Start of ENTRIES SHOWN

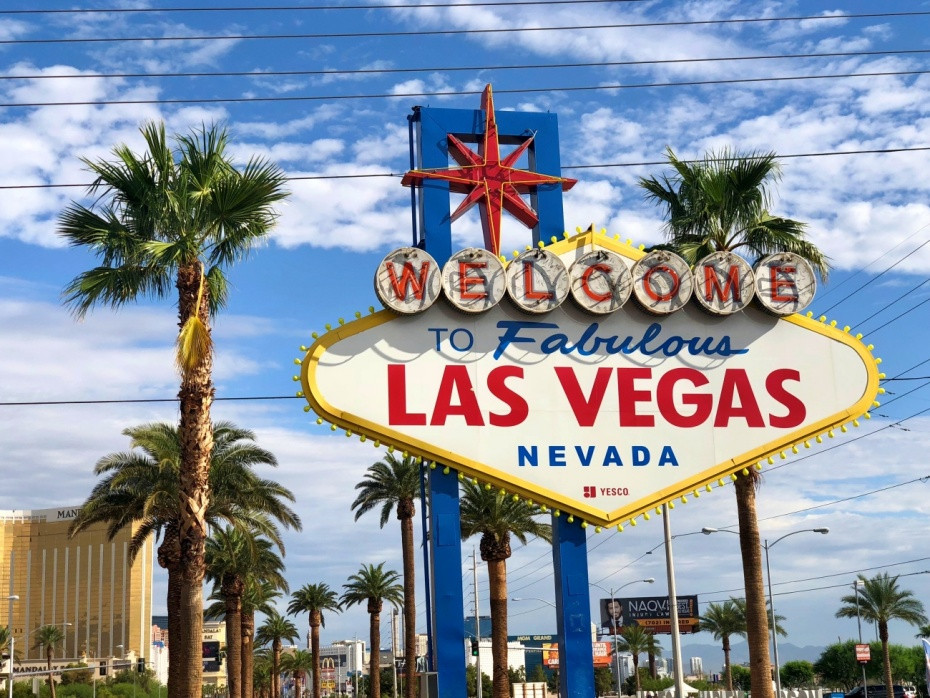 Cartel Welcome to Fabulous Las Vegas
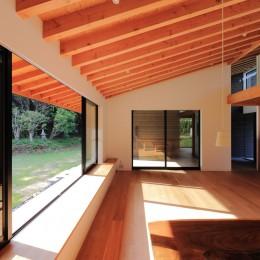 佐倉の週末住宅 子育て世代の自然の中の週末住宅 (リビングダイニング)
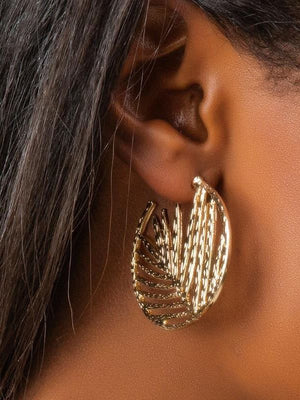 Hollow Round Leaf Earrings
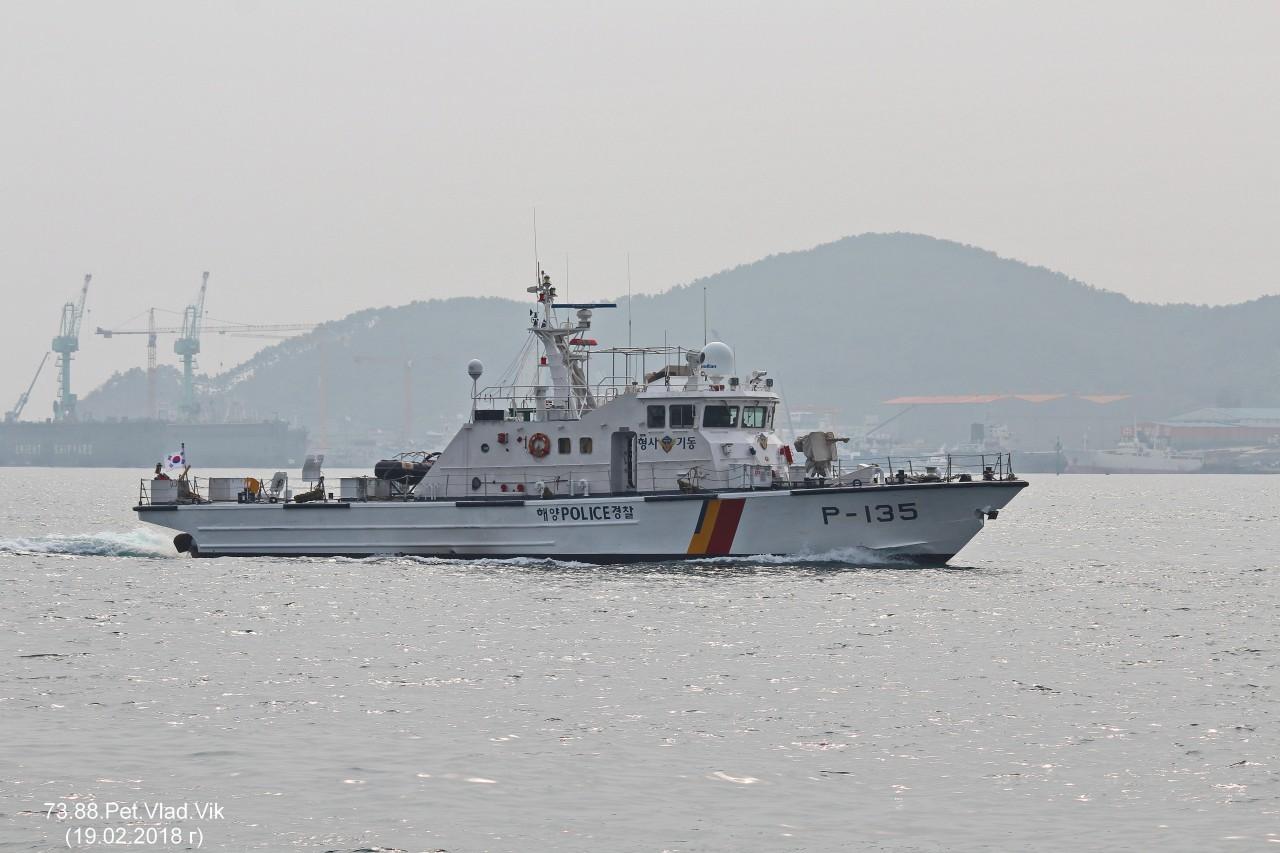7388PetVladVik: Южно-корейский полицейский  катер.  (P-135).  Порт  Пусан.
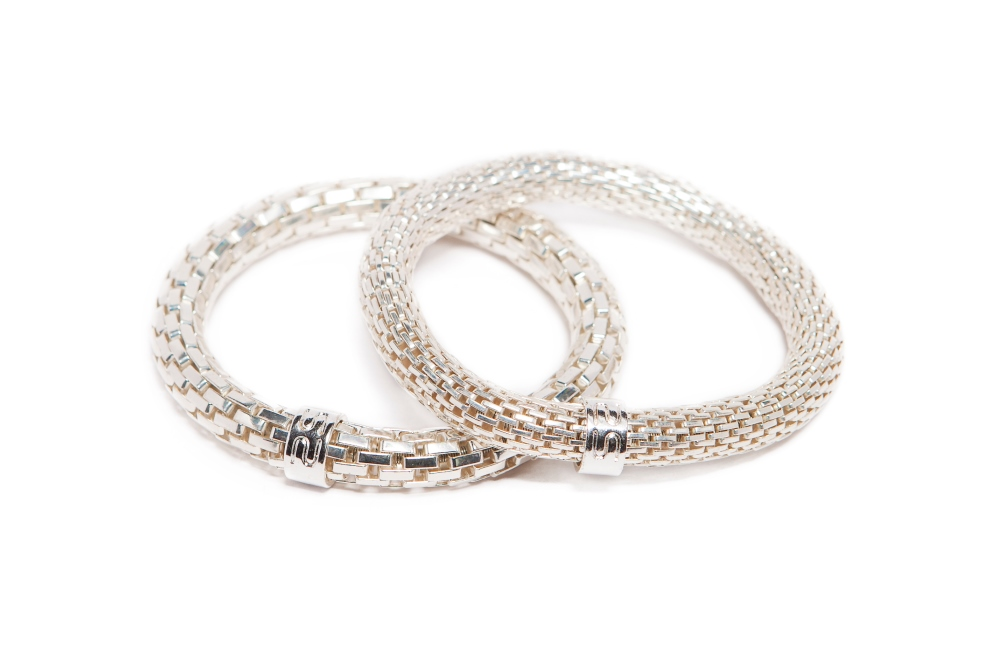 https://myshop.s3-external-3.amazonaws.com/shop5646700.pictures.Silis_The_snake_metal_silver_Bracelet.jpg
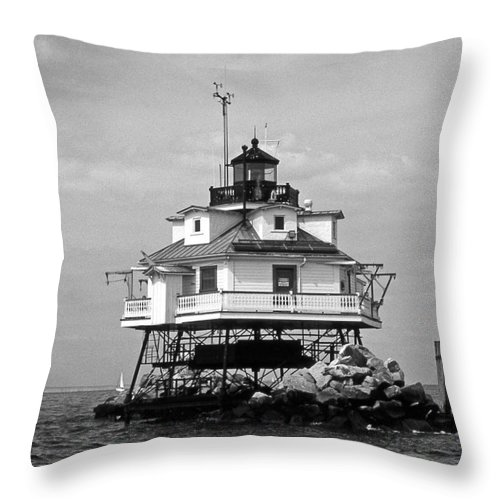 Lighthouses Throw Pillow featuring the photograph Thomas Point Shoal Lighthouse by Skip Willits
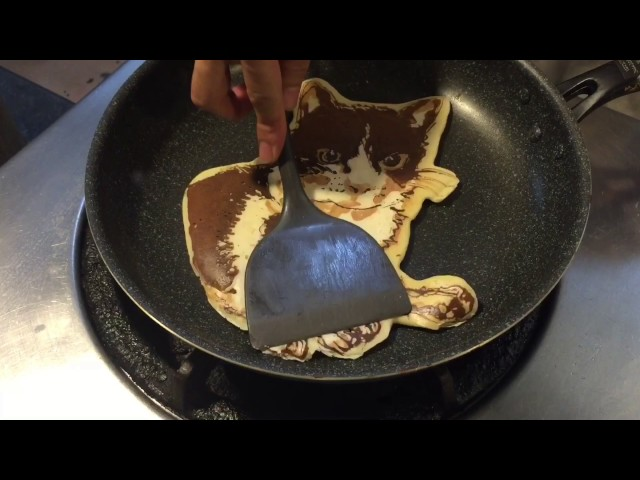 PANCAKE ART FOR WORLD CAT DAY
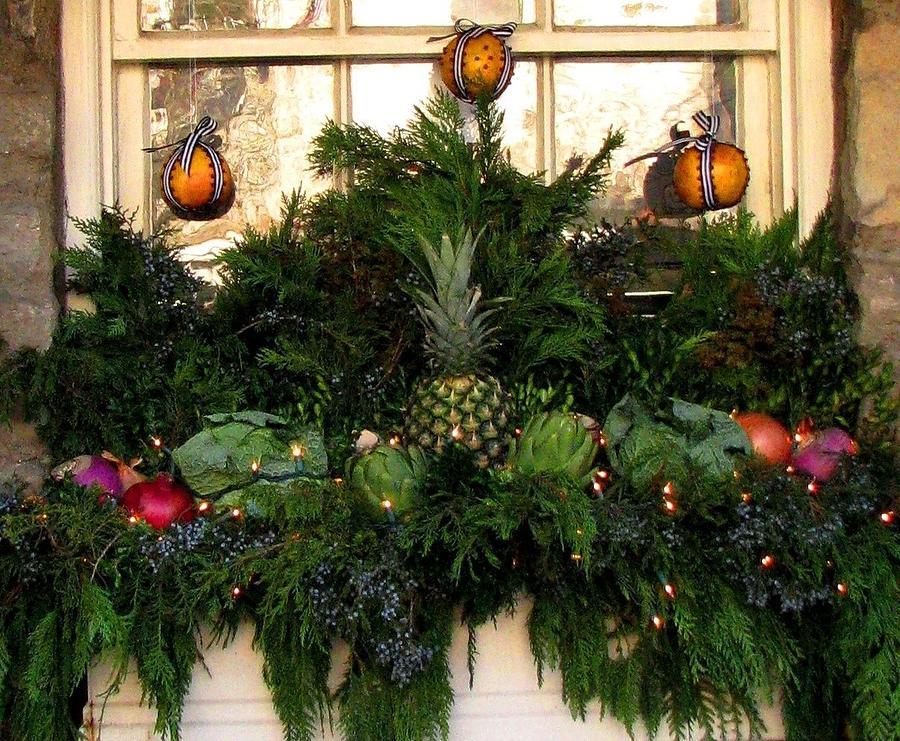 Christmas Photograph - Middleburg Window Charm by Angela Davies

End of ENTRIES SHOWN

Although the records contain pictures, transcribe only their text, exactly as written.

 Cartel Welcome to Fabulous Las Vegas
 佐倉の週末住宅 子育て世代の自然の中の週末住宅 (リビングダイニング)
 Hollow Round Leaf Earrings
7388PetVladVik: Южно-корейский полицейский  катер.  (P-135).  Порт  Пусан.
 https://myshop.s3-external-3.amazonaws.com/shop5646700.pictures.Silis_The_snake_metal_silver_Bracelet.jpg
 Lighthouses Throw Pillow featuring the photograph Thomas Point Shoal Lighthouse by Skip Willits
 PANCAKE ART FOR WORLD CAT DAY
 Christmas Photograph - Middleburg Window Charm by Angela Davies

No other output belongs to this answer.